WHAT TO PRODUCE.
Extract every one of the entries that follow, reproducing each line verbatim, and leave the pictures out of your reply.

******************************

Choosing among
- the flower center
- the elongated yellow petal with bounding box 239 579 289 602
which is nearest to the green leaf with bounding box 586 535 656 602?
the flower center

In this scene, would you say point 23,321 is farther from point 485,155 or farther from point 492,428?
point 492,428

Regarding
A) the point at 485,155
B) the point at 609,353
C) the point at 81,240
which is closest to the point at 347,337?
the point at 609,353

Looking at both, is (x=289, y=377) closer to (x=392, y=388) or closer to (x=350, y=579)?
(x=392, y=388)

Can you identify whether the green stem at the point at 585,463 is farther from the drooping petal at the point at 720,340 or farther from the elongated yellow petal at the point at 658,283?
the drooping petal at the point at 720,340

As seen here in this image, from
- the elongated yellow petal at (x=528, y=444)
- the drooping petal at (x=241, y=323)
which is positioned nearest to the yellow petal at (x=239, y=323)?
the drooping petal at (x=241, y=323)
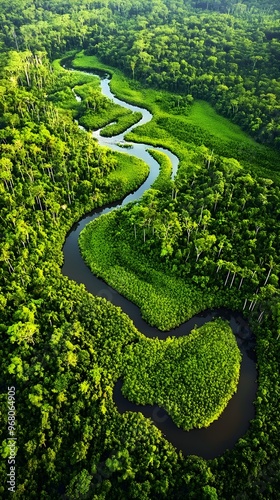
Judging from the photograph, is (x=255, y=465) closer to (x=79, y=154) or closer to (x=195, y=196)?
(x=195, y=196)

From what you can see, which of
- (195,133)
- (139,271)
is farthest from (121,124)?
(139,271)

******************************

SOLVED PROBLEM.
Choosing among
- the flower center
- the elongated yellow petal with bounding box 239 579 289 602
which is nearest to the green leaf with bounding box 586 535 656 602?
the flower center

In this scene, would you say point 23,321 is farther from point 485,155 or farther from point 492,428?
point 492,428

Regarding
A) the point at 485,155
B) the point at 609,353
C) the point at 81,240
which is closest to the point at 347,337?
the point at 609,353

Looking at both, is (x=289, y=377) closer to (x=392, y=388) or closer to (x=350, y=579)?
(x=392, y=388)

Can you identify whether the green stem at the point at 585,463 is farther from the drooping petal at the point at 720,340 or farther from the elongated yellow petal at the point at 658,283?
the drooping petal at the point at 720,340

As seen here in this image, from
- the elongated yellow petal at (x=528, y=444)
- the drooping petal at (x=241, y=323)
which is positioned nearest to the yellow petal at (x=239, y=323)?
the drooping petal at (x=241, y=323)
Judging from the photograph, is (x=255, y=465) closer to (x=79, y=154) or closer to (x=195, y=196)?
(x=195, y=196)

From what you can see, which of
- (195,133)
- (139,271)
is farthest from (121,124)?
(139,271)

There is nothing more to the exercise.